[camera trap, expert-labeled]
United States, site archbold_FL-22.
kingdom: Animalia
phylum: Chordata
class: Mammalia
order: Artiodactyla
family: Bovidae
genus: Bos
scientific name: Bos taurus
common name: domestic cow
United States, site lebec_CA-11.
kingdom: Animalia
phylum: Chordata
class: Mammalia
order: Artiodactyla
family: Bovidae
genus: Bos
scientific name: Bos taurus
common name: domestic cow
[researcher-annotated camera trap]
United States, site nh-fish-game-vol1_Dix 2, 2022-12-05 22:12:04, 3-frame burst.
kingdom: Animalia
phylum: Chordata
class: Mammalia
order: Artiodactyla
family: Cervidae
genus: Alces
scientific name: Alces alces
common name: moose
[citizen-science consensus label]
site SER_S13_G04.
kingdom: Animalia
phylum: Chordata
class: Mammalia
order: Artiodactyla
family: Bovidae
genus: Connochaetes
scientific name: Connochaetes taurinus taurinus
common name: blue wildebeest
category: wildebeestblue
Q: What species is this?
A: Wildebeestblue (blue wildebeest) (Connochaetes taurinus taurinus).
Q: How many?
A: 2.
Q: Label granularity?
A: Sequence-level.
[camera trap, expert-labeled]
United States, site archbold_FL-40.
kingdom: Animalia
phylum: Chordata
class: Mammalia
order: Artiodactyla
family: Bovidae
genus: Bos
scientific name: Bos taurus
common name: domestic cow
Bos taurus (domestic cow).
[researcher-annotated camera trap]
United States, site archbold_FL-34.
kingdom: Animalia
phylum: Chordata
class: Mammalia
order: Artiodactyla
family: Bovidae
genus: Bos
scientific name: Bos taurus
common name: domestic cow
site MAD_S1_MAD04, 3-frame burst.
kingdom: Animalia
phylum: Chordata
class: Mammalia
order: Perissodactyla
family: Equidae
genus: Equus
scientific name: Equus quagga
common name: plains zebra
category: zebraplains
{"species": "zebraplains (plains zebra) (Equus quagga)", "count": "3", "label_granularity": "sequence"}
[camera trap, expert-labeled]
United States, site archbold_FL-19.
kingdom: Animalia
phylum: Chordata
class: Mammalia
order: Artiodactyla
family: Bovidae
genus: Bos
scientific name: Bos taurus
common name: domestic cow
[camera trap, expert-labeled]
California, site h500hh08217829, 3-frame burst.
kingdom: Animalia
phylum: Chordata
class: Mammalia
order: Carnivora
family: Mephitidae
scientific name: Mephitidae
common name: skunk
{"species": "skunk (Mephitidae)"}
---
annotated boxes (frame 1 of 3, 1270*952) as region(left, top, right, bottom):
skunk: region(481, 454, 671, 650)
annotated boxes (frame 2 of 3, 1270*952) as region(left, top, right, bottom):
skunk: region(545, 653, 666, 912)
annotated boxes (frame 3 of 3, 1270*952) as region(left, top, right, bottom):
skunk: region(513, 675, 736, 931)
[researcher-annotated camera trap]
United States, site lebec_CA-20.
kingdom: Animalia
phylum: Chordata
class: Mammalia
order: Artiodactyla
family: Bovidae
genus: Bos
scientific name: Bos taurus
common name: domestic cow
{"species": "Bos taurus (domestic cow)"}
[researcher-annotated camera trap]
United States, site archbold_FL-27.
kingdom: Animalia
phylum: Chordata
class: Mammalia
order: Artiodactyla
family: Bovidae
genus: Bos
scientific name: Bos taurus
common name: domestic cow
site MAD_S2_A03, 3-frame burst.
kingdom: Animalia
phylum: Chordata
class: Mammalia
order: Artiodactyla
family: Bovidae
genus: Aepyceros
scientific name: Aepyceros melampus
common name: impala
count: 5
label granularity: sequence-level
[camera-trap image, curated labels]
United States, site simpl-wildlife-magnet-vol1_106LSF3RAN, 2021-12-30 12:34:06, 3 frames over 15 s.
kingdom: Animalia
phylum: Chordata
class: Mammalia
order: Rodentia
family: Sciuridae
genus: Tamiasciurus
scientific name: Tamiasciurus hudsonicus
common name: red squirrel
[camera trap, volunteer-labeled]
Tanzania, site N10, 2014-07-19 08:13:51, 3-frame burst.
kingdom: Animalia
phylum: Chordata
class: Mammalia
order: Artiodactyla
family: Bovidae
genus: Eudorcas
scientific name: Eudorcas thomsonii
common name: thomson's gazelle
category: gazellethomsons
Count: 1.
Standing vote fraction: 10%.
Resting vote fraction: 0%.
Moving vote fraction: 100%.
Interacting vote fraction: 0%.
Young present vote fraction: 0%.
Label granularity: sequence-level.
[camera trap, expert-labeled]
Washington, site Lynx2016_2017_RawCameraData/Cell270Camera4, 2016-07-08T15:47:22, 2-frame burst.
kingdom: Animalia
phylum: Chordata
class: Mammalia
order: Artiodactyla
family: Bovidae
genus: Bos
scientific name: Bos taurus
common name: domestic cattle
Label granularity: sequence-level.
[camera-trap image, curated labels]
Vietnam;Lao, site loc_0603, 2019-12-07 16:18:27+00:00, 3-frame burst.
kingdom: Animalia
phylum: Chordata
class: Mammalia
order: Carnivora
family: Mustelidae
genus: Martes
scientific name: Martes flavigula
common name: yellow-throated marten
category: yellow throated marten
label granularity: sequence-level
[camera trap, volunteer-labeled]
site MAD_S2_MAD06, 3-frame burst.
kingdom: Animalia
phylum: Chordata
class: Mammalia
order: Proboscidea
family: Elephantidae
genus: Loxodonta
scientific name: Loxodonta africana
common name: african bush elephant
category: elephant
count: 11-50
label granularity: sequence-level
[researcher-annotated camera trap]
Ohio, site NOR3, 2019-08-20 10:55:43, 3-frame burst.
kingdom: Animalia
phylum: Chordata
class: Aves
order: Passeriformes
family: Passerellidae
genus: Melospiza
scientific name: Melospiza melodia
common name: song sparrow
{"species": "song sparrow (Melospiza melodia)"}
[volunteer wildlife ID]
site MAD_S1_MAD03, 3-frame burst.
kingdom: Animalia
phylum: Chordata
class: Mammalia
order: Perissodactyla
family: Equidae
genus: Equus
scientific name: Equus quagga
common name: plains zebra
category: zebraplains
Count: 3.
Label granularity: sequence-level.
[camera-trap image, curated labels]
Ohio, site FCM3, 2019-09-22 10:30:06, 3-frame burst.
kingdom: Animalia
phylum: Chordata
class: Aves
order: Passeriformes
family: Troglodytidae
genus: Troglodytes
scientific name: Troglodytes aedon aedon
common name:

Task statement: Line for line, set down the listing above again.

Answer space:
[camera trap, expert-labeled]
United States, site archbold_FL-22.
kingdom: Animalia
phylum: Chordata
class: Mammalia
order: Artiodactyla
family: Bovidae
genus: Bos
scientific name: Bos taurus
common name: domestic cow
United States, site lebec_CA-11.
kingdom: Animalia
phylum: Chordata
class: Mammalia
order: Artiodactyla
family: Bovidae
genus: Bos
scientific name: Bos taurus
common name: domestic cow
[researcher-annotated camera trap]
United States, site nh-fish-game-vol1_Dix 2, 2022-12-05 22:12:04, 3-frame burst.
kingdom: Animalia
phylum: Chordata
class: Mammalia
order: Artiodactyla
family: Cervidae
genus: Alces
scientific name: Alces alces
common name: moose
[citizen-science consensus label]
site SER_S13_G04.
kingdom: Animalia
phylum: Chordata
class: Mammalia
order: Artiodactyla
family: Bovidae
genus: Connochaetes
scientific name: Connochaetes taurinus taurinus
common name: blue wildebeest
category: wildebeestblue
Q: What species is this?
A: Wildebeestblue (blue wildebeest) (Connochaetes taurinus taurinus).
Q: How many?
A: 2.
Q: Label granularity?
A: Sequence-level.
[camera trap, expert-labeled]
United States, site archbold_FL-40.
kingdom: Animalia
phylum: Chordata
class: Mammalia
order: Artiodactyla
family: Bovidae
genus: Bos
scientific name: Bos taurus
common name: domestic cow
Bos taurus (domestic cow).
[researcher-annotated camera trap]
United States, site archbold_FL-34.
kingdom: Animalia
phylum: Chordata
class: Mammalia
order: Artiodactyla
family: Bovidae
genus: Bos
scientific name: Bos taurus
common name: domestic cow
site MAD_S1_MAD04, 3-frame burst.
kingdom: Animalia
phylum: Chordata
class: Mammalia
order: Perissodactyla
family: Equidae
genus: Equus
scientific name: Equus quagga
common name: plains zebra
category: zebraplains
{"species": "zebraplains (plains zebra) (Equus quagga)", "count": "3", "label_granularity": "sequence"}
[camera trap, expert-labeled]
United States, site archbold_FL-19.
kingdom: Animalia
phylum: Chordata
class: Mammalia
order: Artiodactyla
family: Bovidae
genus: Bos
scientific name: Bos taurus
common name: domestic cow
[camera trap, expert-labeled]
California, site h500hh08217829, 3-frame burst.
kingdom: Animalia
phylum: Chordata
class: Mammalia
order: Carnivora
family: Mephitidae
scientific name: Mephitidae
common name: skunk
{"species": "skunk (Mephitidae)"}
---
annotated boxes (frame 1 of 3, 1270*952) as region(left, top, right, bottom):
skunk: region(481, 454, 671, 650)
annotated boxes (frame 2 of 3, 1270*952) as region(left, top, right, bottom):
skunk: region(545, 653, 666, 912)
annotated boxes (frame 3 of 3, 1270*952) as region(left, top, right, bottom):
skunk: region(513, 675, 736, 931)
[researcher-annotated camera trap]
United States, site lebec_CA-20.
kingdom: Animalia
phylum: Chordata
class: Mammalia
order: Artiodactyla
family: Bovidae
genus: Bos
scientific name: Bos taurus
common name: domestic cow
{"species": "Bos taurus (domestic cow)"}
[researcher-annotated camera trap]
United States, site archbold_FL-27.
kingdom: Animalia
phylum: Chordata
class: Mammalia
order: Artiodactyla
family: Bovidae
genus: Bos
scientific name: Bos taurus
common name: domestic cow
site MAD_S2_A03, 3-frame burst.
kingdom: Animalia
phylum: Chordata
class: Mammalia
order: Artiodactyla
family: Bovidae
genus: Aepyceros
scientific name: Aepyceros melampus
common name: impala
count: 5
label granularity: sequence-level
[camera-trap image, curated labels]
United States, site simpl-wildlife-magnet-vol1_106LSF3RAN, 2021-12-30 12:34:06, 3 frames over 15 s.
kingdom: Animalia
phylum: Chordata
class: Mammalia
order: Rodentia
family: Sciuridae
genus: Tamiasciurus
scientific name: Tamiasciurus hudsonicus
common name: red squirrel
[camera trap, volunteer-labeled]
Tanzania, site N10, 2014-07-19 08:13:51, 3-frame burst.
kingdom: Animalia
phylum: Chordata
class: Mammalia
order: Artiodactyla
family: Bovidae
genus: Eudorcas
scientific name: Eudorcas thomsonii
common name: thomson's gazelle
category: gazellethomsons
Count: 1.
Standing vote fraction: 10%.
Resting vote fraction: 0%.
Moving vote fraction: 100%.
Interacting vote fraction: 0%.
Young present vote fraction: 0%.
Label granularity: sequence-level.
[camera trap, expert-labeled]
Washington, site Lynx2016_2017_RawCameraData/Cell270Camera4, 2016-07-08T15:47:22, 2-frame burst.
kingdom: Animalia
phylum: Chordata
class: Mammalia
order: Artiodactyla
family: Bovidae
genus: Bos
scientific name: Bos taurus
common name: domestic cattle
Label granularity: sequence-level.
[camera-trap image, curated labels]
Vietnam;Lao, site loc_0603, 2019-12-07 16:18:27+00:00, 3-frame burst.
kingdom: Animalia
phylum: Chordata
class: Mammalia
order: Carnivora
family: Mustelidae
genus: Martes
scientific name: Martes flavigula
common name: yellow-throated marten
category: yellow throated marten
label granularity: sequence-level
[camera trap, volunteer-labeled]
site MAD_S2_MAD06, 3-frame burst.
kingdom: Animalia
phylum: Chordata
class: Mammalia
order: Proboscidea
family: Elephantidae
genus: Loxodonta
scientific name: Loxodonta africana
common name: african bush elephant
category: elephant
count: 11-50
label granularity: sequence-level
[researcher-annotated camera trap]
Ohio, site NOR3, 2019-08-20 10:55:43, 3-frame burst.
kingdom: Animalia
phylum: Chordata
class: Aves
order: Passeriformes
family: Passerellidae
genus: Melospiza
scientific name: Melospiza melodia
common name: song sparrow
{"species": "song sparrow (Melospiza melodia)"}
[volunteer wildlife ID]
site MAD_S1_MAD03, 3-frame burst.
kingdom: Animalia
phylum: Chordata
class: Mammalia
order: Perissodactyla
family: Equidae
genus: Equus
scientific name: Equus quagga
common name: plains zebra
category: zebraplains
Count: 3.
Label granularity: sequence-level.
[camera-trap image, curated labels]
Ohio, site FCM3, 2019-09-22 10:30:06, 3-frame burst.
kingdom: Animalia
phylum: Chordata
class: Aves
order: Passeriformes
family: Troglodytidae
genus: Troglodytes
scientific name: Troglodytes aedon aedon
common name:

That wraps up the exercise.